Text passage |

※

Agricultural intensification and deforestation: Journal Club with Felix Lim

At this point in the academic year, leadership of our Grantham Scholars’ weekly Journal Club sessions passes from our community of PhD supervisors to the students themselves. Felix Lim was the first of our first years to run a Journal Club and here, he looks at the issues his session raised.

This week’s paper

Agricultural intensification escalates future conservation costs‘ by J. Phelps, L. R. Carrasco, E. L. Webb, L. P. Koh and U. Pascual

Felix Lim

With the increasing demand for food and resources to feed a rising global population, there is growing pressure on biodiversity conservation – especially in the tropics where some of the world’s biodiversity hotspots are located. Lately, efforts to preserve biodiversity have been focussed on improving crop yield technologies: many argue that intensifying agriculture allows us to produce more, and minimise land use and deforestation rates at the same time.

However, while more studies are focusing on improving crop yield, through new crop varieties and better technology, we seldom consider how this may pan out in the long run. How does agricultural intensification help conservation in the long run?

※

Data records |
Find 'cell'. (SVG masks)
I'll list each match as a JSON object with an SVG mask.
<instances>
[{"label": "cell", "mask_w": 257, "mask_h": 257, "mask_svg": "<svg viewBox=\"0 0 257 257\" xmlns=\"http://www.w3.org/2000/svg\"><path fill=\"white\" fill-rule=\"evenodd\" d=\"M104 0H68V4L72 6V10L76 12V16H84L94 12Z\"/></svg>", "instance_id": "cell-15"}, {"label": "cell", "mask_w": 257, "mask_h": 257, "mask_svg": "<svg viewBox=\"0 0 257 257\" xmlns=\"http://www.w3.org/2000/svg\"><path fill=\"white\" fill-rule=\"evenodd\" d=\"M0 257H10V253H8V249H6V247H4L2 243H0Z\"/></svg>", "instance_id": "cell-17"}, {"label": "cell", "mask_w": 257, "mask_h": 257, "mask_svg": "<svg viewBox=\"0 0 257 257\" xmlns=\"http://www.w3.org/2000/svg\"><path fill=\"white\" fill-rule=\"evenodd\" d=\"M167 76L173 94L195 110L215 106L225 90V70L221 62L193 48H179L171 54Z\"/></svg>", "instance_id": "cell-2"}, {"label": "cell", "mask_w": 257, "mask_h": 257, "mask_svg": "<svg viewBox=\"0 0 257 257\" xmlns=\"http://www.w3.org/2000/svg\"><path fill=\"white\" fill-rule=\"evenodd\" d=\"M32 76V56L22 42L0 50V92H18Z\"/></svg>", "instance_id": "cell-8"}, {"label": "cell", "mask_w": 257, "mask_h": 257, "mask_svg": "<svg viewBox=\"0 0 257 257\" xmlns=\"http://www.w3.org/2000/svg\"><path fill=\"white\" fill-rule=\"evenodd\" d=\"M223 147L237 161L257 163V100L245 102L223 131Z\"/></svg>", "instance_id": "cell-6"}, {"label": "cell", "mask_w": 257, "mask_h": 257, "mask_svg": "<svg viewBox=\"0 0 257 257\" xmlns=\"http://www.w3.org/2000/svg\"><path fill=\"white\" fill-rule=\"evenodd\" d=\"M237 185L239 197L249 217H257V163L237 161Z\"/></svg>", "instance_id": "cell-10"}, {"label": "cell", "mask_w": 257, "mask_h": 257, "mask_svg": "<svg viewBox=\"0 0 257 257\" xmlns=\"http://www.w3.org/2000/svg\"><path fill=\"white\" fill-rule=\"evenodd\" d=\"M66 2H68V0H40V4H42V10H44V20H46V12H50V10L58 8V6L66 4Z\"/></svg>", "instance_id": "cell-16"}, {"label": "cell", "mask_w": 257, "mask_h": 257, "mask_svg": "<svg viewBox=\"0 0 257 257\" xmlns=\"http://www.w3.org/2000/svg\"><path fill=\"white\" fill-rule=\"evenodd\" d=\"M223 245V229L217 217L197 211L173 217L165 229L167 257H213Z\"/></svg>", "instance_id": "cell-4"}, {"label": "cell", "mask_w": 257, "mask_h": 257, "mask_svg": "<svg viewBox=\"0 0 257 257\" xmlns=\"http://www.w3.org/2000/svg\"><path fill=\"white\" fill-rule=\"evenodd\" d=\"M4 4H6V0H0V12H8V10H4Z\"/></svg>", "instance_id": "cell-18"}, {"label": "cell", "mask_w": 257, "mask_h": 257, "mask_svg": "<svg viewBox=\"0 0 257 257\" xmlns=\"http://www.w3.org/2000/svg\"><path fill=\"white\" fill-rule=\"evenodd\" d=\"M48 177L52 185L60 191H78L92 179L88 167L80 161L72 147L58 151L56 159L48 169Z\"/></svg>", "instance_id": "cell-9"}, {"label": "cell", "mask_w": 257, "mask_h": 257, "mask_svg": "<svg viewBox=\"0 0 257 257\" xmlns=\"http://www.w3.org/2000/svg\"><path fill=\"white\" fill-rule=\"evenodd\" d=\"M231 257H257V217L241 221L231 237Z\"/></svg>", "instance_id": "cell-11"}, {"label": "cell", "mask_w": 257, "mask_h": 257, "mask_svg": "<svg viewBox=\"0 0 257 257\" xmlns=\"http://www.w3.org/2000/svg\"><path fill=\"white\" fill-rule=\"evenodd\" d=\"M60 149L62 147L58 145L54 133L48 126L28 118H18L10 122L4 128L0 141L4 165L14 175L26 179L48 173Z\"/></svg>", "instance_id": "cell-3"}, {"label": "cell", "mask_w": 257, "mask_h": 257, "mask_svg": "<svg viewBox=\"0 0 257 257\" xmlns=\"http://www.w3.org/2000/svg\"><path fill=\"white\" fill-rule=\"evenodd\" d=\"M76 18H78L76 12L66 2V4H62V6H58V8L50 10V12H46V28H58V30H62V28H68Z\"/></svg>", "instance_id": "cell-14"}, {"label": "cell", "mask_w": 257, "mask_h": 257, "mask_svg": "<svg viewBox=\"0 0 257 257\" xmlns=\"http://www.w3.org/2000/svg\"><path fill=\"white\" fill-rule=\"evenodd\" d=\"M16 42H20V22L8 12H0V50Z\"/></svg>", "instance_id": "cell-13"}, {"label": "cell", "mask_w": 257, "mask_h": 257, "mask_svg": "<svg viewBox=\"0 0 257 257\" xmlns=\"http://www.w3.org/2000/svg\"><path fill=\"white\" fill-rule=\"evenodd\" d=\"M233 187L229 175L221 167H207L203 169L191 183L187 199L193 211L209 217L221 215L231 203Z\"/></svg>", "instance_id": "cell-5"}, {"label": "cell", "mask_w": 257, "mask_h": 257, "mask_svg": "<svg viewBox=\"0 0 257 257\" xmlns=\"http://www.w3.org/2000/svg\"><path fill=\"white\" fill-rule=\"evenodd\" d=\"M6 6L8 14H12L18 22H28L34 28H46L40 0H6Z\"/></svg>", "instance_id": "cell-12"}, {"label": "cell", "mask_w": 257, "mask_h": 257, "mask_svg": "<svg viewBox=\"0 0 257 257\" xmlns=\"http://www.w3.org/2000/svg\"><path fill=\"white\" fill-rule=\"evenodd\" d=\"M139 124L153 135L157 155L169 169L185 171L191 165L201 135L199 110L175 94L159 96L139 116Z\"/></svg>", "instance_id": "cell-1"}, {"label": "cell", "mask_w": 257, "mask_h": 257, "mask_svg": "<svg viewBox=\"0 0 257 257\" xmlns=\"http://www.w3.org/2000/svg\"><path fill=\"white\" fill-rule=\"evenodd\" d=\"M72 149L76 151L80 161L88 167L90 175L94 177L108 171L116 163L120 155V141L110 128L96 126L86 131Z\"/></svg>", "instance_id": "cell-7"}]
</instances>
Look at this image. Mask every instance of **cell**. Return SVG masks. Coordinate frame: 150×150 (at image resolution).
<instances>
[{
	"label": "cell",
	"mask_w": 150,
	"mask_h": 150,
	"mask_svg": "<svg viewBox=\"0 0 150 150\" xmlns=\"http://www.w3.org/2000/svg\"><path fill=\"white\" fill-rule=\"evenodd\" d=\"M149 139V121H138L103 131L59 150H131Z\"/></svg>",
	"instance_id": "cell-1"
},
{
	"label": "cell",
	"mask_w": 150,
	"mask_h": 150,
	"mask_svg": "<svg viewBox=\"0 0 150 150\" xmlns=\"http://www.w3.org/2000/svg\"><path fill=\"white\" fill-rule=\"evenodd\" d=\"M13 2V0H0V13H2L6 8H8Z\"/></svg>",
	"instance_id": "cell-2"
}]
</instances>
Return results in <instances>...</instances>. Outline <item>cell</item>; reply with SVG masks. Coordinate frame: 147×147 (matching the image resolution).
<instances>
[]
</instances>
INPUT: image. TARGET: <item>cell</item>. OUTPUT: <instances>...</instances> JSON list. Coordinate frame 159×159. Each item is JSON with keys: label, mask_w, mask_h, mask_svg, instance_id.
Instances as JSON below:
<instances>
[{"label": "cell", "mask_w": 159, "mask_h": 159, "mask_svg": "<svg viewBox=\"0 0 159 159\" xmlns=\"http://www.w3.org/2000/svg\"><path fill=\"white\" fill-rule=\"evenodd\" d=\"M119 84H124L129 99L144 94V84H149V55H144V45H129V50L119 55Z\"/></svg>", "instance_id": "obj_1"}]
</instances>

※

Questions on the material |
1 – Reproduce the journal club text starting at "At this point" and ending at "his session raised.", changing "PhD supervisors" to "faculty members".
2 – In the journal club text, who was the first of the first years to run a Journal Club?
3 – Carry on the journal club text from its final sentence.
The data come from a separate source unrelated to the journal club text.

Expected results |
1 –
At this point in the academic year, leadership of our Grantham Scholars’ weekly Journal Club sessions passes from our community of faculty members to the students themselves. Felix Lim was the first of our first years to run a Journal Club and here, he looks at the issues his session raised.

2 – Felix Lim

3 –
Phelps et al. (2013)’s paper provided a platform for us to discuss some issues surrounding land use and conservation in the tropics. The authors described how crop yield improvements could, paradoxically, lead to an increased demand for agricultural produce. In addition, because of the high profitability of agriculture, the incentives offered by agricultural expansion and deforestation is expected to increase it further. Conservation policies that promote agricultural intensification, rather than reduce deforestation, could speed up deforestation rates instead.

In our discussion, we first talked about whether agricultural intensification was better for conservation. We wondered how imposing new methods on local farmers might be received, and whether they were effective in the long run. Compared to traditional farming methods by local farmers, new methods would be more cost-efficient, even profitable, but may be more damaging to the environment if unintended outcomes are overlooked. We also talked about how, given the differences in priorities and the magnitudes of impact between large estates and smallholders, implementing conservation policies would be challenging: a scheme may have considerable impact on a smallholder for instance, but larger agents may not be as affected.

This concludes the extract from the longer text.